- _Objective_
How many of the rows below contain the string "JSON"? Case counts, and the reply should be the number alone.

- _The records_
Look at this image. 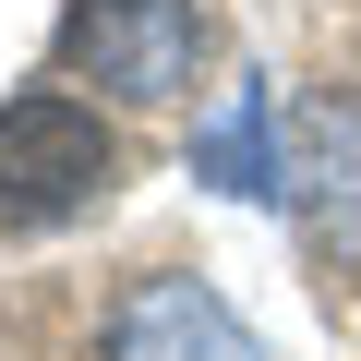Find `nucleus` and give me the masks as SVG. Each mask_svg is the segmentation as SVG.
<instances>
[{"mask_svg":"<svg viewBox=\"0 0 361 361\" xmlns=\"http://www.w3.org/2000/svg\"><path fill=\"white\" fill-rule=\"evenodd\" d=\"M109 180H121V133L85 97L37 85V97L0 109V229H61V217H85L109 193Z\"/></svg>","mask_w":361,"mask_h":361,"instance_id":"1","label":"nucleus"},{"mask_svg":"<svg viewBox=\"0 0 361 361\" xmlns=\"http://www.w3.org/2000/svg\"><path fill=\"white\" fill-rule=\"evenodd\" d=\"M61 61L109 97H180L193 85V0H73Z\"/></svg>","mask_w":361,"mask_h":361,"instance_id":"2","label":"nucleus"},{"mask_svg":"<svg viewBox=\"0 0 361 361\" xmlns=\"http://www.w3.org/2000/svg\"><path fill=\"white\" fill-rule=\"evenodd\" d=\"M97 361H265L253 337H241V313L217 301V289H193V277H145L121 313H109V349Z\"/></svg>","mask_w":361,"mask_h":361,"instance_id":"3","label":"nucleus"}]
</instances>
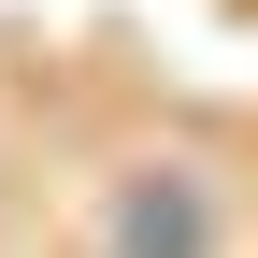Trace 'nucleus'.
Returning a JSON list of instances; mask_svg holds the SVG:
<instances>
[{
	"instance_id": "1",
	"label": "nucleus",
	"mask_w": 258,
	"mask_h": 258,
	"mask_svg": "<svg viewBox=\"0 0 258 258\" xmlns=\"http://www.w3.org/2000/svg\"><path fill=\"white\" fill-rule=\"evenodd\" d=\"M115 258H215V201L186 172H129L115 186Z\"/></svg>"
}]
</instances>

* * *

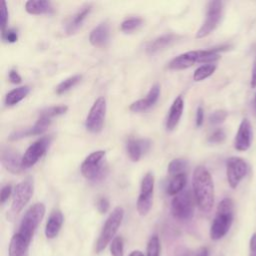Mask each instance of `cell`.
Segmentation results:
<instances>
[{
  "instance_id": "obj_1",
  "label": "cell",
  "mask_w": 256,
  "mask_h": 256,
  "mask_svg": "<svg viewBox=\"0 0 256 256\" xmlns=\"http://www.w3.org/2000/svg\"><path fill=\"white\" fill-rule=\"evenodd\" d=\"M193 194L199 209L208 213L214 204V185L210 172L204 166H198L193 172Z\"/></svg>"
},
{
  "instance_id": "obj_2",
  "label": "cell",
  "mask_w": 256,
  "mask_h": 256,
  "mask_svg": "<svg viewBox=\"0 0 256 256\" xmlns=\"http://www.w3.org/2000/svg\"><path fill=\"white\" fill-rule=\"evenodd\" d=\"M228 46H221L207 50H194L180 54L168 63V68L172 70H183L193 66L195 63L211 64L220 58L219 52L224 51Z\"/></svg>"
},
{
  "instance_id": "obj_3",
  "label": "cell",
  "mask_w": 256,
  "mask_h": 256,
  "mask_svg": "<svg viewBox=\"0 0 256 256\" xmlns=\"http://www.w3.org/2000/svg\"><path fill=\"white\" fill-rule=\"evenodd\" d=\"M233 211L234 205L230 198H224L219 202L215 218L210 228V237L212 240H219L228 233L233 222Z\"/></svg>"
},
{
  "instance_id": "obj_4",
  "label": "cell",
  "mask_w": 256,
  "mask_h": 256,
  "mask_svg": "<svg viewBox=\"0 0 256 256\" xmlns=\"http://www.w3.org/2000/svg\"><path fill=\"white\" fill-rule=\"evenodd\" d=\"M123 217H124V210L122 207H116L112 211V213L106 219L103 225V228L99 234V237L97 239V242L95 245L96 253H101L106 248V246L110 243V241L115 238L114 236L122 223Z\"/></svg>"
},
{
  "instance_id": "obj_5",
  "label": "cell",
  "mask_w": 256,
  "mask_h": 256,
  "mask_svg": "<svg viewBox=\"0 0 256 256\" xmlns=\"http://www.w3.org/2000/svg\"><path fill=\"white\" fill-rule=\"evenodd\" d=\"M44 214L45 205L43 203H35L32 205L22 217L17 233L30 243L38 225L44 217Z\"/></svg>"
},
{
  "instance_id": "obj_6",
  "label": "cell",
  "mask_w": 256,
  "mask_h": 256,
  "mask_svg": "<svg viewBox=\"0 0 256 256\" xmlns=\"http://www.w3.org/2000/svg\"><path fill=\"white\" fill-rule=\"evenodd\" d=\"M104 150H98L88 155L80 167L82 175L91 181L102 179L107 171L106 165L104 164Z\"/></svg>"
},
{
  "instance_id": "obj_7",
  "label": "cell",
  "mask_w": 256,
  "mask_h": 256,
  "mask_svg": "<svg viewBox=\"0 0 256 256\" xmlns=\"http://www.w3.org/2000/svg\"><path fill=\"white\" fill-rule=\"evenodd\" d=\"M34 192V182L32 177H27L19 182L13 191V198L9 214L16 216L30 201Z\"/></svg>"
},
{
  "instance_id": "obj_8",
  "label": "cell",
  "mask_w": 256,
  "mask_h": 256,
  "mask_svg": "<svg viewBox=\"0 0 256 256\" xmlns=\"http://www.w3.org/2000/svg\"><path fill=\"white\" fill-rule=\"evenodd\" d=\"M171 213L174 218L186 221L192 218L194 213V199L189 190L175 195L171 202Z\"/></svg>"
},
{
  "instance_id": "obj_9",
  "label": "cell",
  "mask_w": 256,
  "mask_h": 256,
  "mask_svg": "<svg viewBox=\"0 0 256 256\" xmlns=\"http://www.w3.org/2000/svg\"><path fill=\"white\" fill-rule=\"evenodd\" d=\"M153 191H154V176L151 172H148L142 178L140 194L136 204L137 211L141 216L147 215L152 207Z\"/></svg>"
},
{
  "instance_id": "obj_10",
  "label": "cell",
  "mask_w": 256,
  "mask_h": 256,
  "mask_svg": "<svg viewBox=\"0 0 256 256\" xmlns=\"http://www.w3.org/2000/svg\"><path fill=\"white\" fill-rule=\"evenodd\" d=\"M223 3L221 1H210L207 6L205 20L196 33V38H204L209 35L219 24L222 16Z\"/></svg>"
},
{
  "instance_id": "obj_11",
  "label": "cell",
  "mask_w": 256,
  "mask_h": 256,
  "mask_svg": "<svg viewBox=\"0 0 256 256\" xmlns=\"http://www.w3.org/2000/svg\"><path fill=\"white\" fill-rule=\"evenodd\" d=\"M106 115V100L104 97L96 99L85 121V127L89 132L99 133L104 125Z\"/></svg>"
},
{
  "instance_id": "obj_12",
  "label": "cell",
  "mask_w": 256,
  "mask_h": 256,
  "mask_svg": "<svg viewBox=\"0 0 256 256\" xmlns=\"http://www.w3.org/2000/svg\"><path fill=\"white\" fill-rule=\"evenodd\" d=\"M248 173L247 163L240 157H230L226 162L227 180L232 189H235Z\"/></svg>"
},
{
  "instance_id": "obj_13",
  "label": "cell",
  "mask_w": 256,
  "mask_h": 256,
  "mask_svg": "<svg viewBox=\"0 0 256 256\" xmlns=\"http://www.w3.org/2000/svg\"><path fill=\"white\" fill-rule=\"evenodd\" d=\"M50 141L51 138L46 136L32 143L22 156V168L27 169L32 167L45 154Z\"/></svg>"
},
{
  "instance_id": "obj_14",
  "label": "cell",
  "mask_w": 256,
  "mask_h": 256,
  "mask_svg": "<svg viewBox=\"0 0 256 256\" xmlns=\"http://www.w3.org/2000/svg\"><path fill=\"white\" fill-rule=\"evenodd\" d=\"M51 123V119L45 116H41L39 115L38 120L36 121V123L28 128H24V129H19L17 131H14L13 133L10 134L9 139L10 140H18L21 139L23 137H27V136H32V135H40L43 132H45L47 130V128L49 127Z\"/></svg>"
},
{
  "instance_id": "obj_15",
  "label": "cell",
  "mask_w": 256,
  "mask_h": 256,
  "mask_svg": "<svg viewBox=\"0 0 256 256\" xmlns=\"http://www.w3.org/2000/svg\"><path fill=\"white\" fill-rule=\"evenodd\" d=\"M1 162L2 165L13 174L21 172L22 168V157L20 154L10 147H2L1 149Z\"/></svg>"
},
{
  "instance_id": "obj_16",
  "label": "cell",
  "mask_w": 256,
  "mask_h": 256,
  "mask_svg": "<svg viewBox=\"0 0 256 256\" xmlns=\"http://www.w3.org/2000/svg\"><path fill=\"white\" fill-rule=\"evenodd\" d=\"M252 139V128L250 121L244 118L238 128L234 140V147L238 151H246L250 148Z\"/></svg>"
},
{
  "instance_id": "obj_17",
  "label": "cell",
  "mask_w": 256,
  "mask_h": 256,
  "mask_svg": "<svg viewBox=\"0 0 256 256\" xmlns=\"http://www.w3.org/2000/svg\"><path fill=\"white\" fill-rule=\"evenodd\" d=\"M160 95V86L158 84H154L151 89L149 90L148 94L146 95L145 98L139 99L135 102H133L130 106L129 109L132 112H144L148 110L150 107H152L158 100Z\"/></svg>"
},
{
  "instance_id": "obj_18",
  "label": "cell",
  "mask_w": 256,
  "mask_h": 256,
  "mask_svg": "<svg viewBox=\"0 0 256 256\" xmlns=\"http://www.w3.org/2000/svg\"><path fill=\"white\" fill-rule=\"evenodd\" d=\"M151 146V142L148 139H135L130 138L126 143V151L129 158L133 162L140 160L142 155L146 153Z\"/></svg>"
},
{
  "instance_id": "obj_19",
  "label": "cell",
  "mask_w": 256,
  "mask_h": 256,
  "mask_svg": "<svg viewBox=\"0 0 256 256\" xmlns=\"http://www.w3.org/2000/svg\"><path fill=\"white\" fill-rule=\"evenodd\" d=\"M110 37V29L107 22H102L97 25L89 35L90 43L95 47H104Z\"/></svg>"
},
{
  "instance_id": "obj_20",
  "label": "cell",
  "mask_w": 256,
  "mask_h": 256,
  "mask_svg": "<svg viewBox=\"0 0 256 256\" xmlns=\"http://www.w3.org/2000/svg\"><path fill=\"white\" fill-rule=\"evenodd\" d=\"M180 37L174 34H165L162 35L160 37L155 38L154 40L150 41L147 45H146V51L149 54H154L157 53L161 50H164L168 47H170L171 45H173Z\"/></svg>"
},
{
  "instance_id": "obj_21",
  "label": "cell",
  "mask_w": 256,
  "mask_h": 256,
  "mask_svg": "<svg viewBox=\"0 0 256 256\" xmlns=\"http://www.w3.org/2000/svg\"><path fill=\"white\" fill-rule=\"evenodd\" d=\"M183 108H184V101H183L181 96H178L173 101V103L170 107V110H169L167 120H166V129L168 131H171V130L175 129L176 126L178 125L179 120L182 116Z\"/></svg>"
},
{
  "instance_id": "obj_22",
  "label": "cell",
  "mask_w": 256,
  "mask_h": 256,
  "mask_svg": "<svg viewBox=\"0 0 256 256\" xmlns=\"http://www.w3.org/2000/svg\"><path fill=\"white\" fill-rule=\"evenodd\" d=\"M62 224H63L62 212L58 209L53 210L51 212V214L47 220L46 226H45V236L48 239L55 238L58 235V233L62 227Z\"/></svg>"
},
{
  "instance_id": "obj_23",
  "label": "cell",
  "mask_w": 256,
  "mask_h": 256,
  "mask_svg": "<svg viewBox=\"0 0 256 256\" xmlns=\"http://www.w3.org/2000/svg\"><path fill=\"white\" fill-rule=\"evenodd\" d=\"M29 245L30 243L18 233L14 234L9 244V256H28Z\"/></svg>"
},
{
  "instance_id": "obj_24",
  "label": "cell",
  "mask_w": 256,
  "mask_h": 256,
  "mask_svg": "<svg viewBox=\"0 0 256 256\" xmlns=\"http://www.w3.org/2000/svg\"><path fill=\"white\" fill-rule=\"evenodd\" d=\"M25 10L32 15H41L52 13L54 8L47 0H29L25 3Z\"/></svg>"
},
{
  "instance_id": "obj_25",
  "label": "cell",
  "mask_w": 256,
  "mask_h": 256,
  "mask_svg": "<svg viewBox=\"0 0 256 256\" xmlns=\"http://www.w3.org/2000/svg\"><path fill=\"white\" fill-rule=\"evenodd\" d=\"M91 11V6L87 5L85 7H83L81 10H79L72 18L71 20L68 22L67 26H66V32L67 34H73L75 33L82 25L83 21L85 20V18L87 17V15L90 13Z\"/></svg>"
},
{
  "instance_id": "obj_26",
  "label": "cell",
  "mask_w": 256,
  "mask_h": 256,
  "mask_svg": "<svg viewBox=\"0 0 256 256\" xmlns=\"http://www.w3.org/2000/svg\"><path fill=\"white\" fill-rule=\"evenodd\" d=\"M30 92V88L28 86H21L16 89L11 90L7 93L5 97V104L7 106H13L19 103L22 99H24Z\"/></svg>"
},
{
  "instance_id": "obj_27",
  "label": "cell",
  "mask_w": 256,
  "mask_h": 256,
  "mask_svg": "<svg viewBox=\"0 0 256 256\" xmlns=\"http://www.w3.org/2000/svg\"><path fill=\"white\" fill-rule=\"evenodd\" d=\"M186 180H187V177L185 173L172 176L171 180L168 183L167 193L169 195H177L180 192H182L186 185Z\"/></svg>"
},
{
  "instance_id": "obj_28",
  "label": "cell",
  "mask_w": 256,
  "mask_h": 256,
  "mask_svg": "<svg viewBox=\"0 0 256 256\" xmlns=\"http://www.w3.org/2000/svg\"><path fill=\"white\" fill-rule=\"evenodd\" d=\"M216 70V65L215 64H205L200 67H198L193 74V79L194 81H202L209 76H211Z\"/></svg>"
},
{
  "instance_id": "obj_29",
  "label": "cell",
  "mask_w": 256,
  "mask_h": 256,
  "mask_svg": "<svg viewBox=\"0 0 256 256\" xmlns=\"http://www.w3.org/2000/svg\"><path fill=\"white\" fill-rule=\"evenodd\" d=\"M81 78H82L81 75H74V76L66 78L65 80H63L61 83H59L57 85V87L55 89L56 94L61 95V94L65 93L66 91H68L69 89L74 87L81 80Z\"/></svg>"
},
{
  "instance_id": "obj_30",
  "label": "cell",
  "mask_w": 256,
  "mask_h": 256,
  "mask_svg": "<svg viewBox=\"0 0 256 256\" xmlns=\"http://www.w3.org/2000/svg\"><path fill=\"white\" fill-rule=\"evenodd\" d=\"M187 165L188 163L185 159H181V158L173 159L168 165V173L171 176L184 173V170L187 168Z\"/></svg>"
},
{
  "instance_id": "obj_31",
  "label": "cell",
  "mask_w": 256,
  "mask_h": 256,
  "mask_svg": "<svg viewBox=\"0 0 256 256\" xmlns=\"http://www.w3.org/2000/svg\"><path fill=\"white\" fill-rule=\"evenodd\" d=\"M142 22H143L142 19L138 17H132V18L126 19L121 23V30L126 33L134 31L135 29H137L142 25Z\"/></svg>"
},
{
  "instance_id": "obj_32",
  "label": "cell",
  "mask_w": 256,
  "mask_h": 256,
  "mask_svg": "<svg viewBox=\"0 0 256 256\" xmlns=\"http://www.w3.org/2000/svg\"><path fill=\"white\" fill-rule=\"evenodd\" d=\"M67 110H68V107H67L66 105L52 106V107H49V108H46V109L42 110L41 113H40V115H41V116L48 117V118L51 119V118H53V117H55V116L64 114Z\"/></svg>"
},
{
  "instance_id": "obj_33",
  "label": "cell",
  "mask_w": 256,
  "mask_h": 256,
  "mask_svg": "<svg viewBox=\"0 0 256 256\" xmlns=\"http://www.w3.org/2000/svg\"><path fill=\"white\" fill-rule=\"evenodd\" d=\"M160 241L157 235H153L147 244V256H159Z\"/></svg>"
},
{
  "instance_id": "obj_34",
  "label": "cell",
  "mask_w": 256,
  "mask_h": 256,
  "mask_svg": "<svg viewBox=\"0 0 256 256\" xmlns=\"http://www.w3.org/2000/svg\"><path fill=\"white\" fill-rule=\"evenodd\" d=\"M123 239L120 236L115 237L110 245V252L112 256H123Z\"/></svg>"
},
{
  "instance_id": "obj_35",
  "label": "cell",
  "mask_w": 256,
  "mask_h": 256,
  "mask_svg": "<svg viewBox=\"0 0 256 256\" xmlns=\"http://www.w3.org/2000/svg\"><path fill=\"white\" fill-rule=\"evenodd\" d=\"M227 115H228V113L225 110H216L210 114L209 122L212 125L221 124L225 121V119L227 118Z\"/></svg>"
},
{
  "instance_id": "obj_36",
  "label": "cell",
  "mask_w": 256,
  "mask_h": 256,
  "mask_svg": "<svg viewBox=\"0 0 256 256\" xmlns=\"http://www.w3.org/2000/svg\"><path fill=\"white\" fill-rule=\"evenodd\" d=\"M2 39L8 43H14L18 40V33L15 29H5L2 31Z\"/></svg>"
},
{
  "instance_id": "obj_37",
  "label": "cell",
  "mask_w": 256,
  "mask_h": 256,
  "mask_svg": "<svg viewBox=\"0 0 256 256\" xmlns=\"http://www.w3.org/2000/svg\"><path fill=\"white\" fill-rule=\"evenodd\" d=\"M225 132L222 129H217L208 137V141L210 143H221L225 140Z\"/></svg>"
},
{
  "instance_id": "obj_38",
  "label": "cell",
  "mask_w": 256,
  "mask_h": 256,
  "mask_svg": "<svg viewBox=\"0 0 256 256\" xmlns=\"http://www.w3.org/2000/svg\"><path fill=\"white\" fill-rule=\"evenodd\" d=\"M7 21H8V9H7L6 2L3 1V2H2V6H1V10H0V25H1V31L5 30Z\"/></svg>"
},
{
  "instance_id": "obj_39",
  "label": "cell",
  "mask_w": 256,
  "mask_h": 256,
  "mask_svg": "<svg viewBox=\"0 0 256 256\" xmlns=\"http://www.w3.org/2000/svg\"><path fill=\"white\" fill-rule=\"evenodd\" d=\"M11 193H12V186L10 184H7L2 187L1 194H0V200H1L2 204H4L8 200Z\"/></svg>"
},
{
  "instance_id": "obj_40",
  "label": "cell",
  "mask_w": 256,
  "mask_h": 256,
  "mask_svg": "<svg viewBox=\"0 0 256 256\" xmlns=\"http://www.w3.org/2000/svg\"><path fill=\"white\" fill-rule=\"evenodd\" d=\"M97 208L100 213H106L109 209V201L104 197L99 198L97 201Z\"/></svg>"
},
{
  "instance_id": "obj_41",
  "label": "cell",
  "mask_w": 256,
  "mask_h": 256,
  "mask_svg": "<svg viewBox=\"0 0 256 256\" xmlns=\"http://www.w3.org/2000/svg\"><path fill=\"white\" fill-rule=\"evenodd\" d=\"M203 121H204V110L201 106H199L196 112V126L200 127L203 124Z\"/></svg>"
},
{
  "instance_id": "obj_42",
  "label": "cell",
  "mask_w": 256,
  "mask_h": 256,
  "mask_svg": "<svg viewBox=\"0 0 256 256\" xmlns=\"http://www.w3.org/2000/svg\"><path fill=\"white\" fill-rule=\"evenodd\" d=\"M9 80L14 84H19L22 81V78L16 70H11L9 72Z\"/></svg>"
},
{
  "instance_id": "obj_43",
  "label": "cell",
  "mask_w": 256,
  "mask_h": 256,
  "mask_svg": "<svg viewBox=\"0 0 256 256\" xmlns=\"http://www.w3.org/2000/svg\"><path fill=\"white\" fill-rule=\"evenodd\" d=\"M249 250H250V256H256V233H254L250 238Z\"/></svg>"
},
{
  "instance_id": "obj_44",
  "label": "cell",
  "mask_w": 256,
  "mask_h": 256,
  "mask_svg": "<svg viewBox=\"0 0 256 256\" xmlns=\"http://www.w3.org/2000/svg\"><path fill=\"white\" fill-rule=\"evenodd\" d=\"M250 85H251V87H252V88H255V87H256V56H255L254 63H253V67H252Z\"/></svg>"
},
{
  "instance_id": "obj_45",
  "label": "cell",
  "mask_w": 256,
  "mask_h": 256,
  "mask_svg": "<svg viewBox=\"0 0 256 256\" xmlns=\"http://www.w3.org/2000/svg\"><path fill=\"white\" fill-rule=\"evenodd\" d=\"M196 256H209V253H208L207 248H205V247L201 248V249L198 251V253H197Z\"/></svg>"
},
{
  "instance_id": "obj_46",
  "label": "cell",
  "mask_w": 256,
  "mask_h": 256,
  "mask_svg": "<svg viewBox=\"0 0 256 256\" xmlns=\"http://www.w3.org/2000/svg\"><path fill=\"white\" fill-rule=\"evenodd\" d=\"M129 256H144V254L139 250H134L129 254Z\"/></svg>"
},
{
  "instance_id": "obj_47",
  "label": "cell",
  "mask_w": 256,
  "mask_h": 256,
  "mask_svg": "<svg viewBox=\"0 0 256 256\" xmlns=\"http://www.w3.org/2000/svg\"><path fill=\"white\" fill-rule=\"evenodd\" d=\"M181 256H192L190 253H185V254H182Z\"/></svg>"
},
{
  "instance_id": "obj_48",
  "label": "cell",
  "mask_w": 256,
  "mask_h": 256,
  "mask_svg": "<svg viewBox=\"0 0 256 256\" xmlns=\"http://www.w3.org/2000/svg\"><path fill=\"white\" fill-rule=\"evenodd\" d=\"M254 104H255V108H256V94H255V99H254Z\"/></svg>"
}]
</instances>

* * *

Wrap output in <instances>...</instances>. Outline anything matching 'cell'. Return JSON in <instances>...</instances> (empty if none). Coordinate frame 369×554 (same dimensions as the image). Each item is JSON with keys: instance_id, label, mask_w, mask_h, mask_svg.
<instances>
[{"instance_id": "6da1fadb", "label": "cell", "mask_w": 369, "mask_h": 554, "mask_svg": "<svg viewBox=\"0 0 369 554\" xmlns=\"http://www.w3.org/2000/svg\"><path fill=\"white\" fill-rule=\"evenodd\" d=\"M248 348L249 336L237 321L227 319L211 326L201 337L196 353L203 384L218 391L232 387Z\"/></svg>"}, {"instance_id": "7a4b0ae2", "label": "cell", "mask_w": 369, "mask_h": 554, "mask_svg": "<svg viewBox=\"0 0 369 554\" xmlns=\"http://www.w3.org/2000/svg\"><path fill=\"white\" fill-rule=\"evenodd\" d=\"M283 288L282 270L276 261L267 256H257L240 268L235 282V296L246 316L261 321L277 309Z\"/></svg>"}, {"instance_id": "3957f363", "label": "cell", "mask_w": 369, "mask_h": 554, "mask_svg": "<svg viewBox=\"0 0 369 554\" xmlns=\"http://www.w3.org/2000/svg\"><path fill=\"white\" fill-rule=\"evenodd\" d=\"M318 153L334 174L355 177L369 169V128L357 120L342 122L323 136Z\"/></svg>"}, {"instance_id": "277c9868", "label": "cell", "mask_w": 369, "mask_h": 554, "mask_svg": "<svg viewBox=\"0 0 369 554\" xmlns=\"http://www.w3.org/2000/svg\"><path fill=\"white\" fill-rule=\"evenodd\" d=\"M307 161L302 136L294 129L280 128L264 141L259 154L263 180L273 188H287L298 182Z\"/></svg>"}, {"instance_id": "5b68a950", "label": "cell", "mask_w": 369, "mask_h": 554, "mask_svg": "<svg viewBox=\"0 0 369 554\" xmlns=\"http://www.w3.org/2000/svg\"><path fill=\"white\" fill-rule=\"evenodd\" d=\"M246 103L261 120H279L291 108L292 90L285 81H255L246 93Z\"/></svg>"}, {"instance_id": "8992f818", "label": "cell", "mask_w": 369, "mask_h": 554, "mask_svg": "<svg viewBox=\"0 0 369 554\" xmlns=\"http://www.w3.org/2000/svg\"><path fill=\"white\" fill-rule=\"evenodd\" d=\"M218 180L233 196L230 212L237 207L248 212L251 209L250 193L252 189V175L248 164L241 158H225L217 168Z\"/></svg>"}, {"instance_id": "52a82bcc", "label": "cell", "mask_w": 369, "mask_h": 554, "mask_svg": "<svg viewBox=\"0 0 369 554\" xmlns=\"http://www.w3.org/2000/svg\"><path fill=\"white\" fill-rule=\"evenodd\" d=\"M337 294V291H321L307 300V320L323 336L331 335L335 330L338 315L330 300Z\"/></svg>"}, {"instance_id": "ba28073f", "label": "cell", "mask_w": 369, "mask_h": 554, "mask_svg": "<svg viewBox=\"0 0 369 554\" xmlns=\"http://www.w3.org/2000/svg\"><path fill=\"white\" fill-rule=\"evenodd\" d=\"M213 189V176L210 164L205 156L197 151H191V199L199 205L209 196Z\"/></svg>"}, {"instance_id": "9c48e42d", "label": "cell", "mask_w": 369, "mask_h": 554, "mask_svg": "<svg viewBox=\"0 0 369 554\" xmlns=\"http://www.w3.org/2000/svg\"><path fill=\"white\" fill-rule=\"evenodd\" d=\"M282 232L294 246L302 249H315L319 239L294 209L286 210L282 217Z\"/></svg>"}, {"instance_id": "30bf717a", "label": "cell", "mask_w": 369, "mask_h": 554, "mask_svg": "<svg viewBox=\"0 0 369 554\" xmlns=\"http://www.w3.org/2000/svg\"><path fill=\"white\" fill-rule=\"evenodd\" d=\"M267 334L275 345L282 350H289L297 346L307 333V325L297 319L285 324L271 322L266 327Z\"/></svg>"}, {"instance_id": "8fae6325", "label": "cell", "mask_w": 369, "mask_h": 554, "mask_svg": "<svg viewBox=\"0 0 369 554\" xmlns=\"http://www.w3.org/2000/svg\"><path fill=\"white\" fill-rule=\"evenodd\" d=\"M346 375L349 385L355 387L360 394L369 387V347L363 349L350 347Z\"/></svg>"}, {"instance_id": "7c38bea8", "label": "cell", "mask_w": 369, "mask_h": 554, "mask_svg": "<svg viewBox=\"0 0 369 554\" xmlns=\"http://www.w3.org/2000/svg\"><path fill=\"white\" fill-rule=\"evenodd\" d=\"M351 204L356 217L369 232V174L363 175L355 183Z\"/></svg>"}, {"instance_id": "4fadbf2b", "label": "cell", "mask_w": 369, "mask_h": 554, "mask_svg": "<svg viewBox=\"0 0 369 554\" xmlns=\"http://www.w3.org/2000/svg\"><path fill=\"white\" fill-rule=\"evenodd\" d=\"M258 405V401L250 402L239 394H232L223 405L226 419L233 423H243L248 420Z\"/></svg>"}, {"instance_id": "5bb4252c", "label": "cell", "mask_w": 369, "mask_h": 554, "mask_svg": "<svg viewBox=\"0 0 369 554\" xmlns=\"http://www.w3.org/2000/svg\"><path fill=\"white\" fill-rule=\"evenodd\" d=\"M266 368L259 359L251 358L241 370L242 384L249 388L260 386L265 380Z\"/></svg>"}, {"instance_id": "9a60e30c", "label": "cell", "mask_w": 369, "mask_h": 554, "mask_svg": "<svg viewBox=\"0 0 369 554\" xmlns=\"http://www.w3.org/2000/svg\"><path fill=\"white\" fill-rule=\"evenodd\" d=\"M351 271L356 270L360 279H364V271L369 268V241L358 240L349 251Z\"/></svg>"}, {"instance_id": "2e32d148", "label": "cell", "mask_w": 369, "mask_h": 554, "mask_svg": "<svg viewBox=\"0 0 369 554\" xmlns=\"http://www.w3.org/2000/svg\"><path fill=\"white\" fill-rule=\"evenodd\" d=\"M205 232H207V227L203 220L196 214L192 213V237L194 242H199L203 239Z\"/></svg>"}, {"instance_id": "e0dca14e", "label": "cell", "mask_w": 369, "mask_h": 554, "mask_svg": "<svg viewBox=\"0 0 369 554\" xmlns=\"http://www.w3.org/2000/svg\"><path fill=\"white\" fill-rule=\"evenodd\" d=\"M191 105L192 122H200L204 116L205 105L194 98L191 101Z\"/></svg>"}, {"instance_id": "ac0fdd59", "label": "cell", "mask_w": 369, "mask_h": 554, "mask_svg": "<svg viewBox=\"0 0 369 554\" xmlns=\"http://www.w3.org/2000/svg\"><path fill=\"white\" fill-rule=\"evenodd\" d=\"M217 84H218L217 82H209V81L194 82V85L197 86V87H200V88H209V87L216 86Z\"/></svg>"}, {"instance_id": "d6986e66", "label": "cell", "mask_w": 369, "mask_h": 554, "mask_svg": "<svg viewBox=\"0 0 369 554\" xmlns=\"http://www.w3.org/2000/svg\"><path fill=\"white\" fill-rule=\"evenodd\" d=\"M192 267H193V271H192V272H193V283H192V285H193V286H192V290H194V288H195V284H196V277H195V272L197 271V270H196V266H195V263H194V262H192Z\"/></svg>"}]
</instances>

- _Problem solution_
2